■ **PROBLEM A**
Edit the article on the Williamson High School property: reproduce the part that begins with the words containing "After that, all" and ends with "of criminal intent.", putting "the county prosecutor" in place of "Duke Jewell".
■ **PROBLEM B**
Translate this sentence from the article on the Williamson High School property into Spanish: "Jewell’s answer was that he found no evidence of criminal intent."
■ **PROBLEM C**
Write the next part of the article on the Williamson High School property, picking up after its final sentence.

The Mingo County prosecutor appeared before the Williamson City Council Nov. 14 in response to a motion by three council members that the mayor be investigated for possible misconduct in the purchase of the former Williamson High School complex.

WHS was closed in 2011 and the Mingo County Board of Education sold the property to the Mingo County Commission on a pass-through agreement with the Mingo County Redevelopment Authority. The county purchased the property with the purpose of creating a judicial annex on the property for the magistrate court. An economic decline derailed that project.

Amid controversy over the county renting a portion of the complex, the commission subsequently sold the property at public auction. Cheyl Lycan won the auction with a bid of $800,500. At a commission meeting to finalize the sale, she requested property be placed in the name of HKL LLC. HKL is an acronym for the corporation’s principals — Mayor Charlie Hatfield, Sam Kapourales and Joe and Cheryl Lycan.

During a heated city council meeting on Sept. 26, Councilman Randy Price pushed for a motion to investigate the mayor, however, Hatfield repeatedly told Price the agenda item only called for discussion. Because of that, Price was unable to make the motion. That action came back at the next meeting on Oct. 10 and was passed on a vote of 3-1.

After that, all documents in the matter were handed over to Mingo County Prosecutor Duke Jewell for review and an opinion on the issue “how Mayor Charles Hatfield came to claim ownership of property that may belong to the City of Williamson.”

Jewell’s answer was that he found no evidence of criminal intent.

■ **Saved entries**

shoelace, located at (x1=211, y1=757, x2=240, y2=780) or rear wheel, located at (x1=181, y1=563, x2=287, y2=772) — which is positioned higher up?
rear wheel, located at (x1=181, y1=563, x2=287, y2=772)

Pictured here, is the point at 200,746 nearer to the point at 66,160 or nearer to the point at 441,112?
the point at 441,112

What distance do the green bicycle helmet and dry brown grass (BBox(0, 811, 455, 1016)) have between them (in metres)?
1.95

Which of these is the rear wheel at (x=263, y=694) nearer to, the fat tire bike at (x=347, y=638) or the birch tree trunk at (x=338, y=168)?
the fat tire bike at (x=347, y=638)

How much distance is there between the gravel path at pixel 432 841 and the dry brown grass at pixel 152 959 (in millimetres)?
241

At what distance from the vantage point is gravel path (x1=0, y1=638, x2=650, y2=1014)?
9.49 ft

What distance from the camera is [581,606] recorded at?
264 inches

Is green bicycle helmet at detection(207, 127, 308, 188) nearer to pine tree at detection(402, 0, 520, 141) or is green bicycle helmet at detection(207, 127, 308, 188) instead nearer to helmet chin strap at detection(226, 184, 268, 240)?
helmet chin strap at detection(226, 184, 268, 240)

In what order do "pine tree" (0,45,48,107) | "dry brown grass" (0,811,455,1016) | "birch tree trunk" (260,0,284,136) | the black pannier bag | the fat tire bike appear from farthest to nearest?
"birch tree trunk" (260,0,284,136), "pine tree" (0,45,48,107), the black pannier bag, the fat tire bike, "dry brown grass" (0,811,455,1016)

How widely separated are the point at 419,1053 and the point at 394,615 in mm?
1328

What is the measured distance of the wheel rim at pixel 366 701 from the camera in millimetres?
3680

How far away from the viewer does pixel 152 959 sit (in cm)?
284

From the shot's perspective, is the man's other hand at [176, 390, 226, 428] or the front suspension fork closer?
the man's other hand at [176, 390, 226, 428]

■ **ANSWER SPACE A**
After that, all documents in the matter were handed over to Mingo County Prosecutor the county prosecutor for review and an opinion on the issue “how Mayor Charles Hatfield came to claim ownership of property that may belong to the City of Williamson.”

Jewell’s answer was that he found no evidence of criminal intent.

■ **ANSWER SPACE B**
La respuesta de Jewell fue que no encontró pruebas de intención delictiva.

■ **ANSWER SPACE C**
“There is no one that could convince me that the county or anybody else did anything wrong,” Jewell’s decision said. “There was no criminal intent in this matter. There was absolute good faith all around.

“There is not enough evidence to file a legal action,” he continued. “Your motion was fatally flawed when you used the word ‘may.’ I don’t deal in ‘may.’ I deal in crimes committed and proof submitted beyond a reasonable doubt.”

He went on to give several reasons as to why the lease agreements submitted by Price could possibly not be valid. First, Jewell said, the lease was between the City of Williamson and the Williamson Independent School Association, “an entity that has not been existence since before any of us were even born.”

Another reason is that there is no evidence that the lease pertains to the property in question. Jewell also added that he is under the understanding that, under state code, any property a school board has for five or more years becomes vested by the board.

According to Hatfield, the question regarding the deed to the property surfaced two months after the sale of the complex was finalized somewhere around December 2018 or January 2019. The person conducting the title search for the bank through which HKL LLC was obtaining a mortgage found document.

“None of us knew (the lease agreement) was there. You don’t buy property if there are problems like this,” Hatfield said. “I brought the matter to the city attorney.”

“What bothers me most is that you didn’t have the common courtesy to tell any of the members of the city council anything about this,” Councilwoman Sherri Hairston Brown said. “Yes, we all got upset. You felt like it was none of our business.

“We were giving you the benefit of the doubt to come to us,” she continued. “We were patiently waiting to see if you would do it and you didn’t.”

“I’ve been patiently waiting on the county commission,” Hatfield countered. “I brought it to the council by bringing it to our city attorney who had to recuse himself because he also works for the prosecutor’s office.”

Jewell also said he could not be involved in the matter either because under statute as a county prosecutor he cannot do anything that would adversely affect the county commission. He added that he came to the council meeting only as a courtesy to explain the method in which the sale was conducted.

“So we’re just left out in the cold, in other words,” Brown said making the last comment on the issue. “The city attorney can’t help us and you can’t help us. So we’re just (expletive deleted) out of luck.”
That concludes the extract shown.